---- Selected passage

The primary issue in enforcing these enactments is whether the actions authorized by statutes such as 14 U.S.C. § 89 and 19 U.S.C. § 1581 are overly intrusive of Fourth Amendment rights. The Supreme Court in Villamowte-Marquez holds that they are not. Perhaps Justice Brennan in his dissent capsules the holding of the court best when he states:

The Court today holds ... that police on a roving, random patrol may stop and board any vessel, at any time, on any navigable waters accessible to the open sea, with no probable cause or reasonable suspicion to believe that there has been a crime or a border crossing, and without any limits whatever on their discretion to impose this invasion of privacy.

In Villamonte-Marquez, customs officers, accompanied by Louisiana State policemen, were patrolling the Calcasieu River Ship Channel, some eighteen miles inland from the Gulf coast when they sighted a forty-foot sailboat anchored on the west side of the channel. A customs officer and an officer of the Louisiana State Police, admittedly without a reasonable suspicion of unlawful activity, boarded the vessel and asked to see the vessel’s documents. While examining the documents offered for examination, the customs officers smelled burning marijuana and, looking through an open hatch, observed what subsequently proved to be 5800 pounds of baled marijuana. The two individuals on the sailboat were arrested and subsequently convicted in United States District Court of conspiracy to import marijuana. The Fifth Circuit Court of Appeals reversed the convictions, finding that the boarding of the sailboat was not reasonable under the Fourth Amendment in the absence of a reasonable suspicion of a law violation. The Supreme Court granted certiorari because of a conflict among the circuits and because of “the importance of the question ... as it affects the enforcement of Customs laws.” M at 584, 103 S.Ct. 2573.

--------
---- Data lines

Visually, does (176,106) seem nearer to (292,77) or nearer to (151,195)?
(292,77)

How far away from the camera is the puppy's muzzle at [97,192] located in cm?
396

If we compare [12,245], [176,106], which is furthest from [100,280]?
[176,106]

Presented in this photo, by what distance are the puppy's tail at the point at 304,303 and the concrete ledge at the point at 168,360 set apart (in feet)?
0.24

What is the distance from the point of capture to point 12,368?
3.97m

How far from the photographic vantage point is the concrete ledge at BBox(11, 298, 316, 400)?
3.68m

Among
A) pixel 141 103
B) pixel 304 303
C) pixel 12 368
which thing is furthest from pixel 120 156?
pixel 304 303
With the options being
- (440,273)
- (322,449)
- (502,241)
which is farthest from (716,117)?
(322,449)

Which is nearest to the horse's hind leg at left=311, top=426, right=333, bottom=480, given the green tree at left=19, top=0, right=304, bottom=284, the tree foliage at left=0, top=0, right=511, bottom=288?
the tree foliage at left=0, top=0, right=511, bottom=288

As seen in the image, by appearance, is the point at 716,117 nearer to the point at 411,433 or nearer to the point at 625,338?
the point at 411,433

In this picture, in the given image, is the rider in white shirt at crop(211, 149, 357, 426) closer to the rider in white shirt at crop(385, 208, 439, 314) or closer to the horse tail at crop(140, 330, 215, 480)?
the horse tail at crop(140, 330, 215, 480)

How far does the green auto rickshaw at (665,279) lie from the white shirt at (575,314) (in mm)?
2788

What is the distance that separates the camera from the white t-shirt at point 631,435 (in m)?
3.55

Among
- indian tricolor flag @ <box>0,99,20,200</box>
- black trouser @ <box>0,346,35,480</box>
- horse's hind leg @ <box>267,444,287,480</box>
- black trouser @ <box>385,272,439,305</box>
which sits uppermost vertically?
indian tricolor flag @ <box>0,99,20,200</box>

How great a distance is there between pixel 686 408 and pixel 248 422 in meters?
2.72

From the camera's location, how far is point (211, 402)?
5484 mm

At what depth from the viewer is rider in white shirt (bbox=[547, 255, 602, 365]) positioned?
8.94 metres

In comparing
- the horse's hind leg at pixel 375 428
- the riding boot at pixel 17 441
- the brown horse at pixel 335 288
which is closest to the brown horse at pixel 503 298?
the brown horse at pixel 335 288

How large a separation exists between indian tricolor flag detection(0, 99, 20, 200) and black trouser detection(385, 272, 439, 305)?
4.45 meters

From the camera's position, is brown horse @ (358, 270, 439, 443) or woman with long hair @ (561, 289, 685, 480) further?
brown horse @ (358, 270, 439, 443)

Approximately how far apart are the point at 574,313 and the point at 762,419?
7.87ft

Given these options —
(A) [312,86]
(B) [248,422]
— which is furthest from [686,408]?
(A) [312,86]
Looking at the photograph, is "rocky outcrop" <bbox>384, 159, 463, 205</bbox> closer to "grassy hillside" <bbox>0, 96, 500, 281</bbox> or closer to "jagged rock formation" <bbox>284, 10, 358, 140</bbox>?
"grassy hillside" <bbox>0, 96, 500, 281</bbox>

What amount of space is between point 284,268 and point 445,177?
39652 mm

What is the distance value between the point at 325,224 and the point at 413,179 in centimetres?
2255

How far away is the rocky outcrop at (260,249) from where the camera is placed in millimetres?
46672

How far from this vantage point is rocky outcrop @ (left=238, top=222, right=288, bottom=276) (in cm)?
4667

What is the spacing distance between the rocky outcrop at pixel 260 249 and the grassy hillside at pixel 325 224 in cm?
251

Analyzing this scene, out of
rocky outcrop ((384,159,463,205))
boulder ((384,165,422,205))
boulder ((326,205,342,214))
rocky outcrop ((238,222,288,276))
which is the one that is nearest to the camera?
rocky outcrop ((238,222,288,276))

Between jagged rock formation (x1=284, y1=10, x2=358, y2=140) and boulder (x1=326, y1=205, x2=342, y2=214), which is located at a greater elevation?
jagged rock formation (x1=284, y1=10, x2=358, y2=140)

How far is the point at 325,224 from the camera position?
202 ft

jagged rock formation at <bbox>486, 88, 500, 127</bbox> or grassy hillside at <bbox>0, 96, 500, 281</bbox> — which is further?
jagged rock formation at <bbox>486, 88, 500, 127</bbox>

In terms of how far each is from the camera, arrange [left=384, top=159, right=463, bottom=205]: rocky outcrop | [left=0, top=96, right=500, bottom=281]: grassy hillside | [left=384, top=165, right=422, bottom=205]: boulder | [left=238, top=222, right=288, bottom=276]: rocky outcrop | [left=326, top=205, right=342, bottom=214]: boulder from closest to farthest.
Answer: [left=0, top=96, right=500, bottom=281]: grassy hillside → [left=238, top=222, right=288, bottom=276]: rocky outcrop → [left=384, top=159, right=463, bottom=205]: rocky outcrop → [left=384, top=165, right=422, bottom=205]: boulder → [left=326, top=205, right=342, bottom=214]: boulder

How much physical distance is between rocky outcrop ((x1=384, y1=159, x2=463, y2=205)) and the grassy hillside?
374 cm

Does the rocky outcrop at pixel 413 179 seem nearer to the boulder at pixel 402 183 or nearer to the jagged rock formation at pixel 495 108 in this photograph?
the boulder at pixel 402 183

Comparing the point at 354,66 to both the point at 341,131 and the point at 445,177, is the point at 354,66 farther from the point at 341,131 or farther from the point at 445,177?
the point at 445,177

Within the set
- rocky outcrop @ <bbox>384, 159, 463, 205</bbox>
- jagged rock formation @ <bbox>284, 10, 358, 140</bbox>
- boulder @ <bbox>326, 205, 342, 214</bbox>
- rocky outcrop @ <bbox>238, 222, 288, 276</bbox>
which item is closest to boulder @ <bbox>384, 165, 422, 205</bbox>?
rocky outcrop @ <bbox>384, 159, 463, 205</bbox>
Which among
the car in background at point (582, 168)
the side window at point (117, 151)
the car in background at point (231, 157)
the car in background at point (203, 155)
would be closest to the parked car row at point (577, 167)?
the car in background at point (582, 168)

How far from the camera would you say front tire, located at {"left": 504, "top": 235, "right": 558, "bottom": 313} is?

--------

- _Problem to solve_
Write out the entire passage on vessel boardings and the Fourth Amendment, word for word. The records play no part in the work here.

- _Answer_
The primary issue in enforcing these enactments is whether the actions authorized by statutes such as 14 U.S.C. § 89 and 19 U.S.C. § 1581 are overly intrusive of Fourth Amendment rights. The Supreme Court in Villamowte-Marquez holds that they are not. Perhaps Justice Brennan in his dissent capsules the holding of the court best when he states:

The Court today holds ... that police on a roving, random patrol may stop and board any vessel, at any time, on any navigable waters accessible to the open sea, with no probable cause or reasonable suspicion to believe that there has been a crime or a border crossing, and without any limits whatever on their discretion to impose this invasion of privacy.

In Villamonte-Marquez, customs officers, accompanied by Louisiana State policemen, were patrolling the Calcasieu River Ship Channel, some eighteen miles inland from the Gulf coast when they sighted a forty-foot sailboat anchored on the west side of the channel. A customs officer and an officer of the Louisiana State Police, admittedly without a reasonable suspicion of unlawful activity, boarded the vessel and asked to see the vessel’s documents. While examining the documents offered for examination, the customs officers smelled burning marijuana and, looking through an open hatch, observed what subsequently proved to be 5800 pounds of baled marijuana. The two individuals on the sailboat were arrested and subsequently convicted in United States District Court of conspiracy to import marijuana. The Fifth Circuit Court of Appeals reversed the convictions, finding that the boarding of the sailboat was not reasonable under the Fourth Amendment in the absence of a reasonable suspicion of a law violation. The Supreme Court granted certiorari because of a conflict among the circuits and because of “the importance of the question ... as it affects the enforcement of Customs laws.” M at 584, 103 S.Ct. 2573.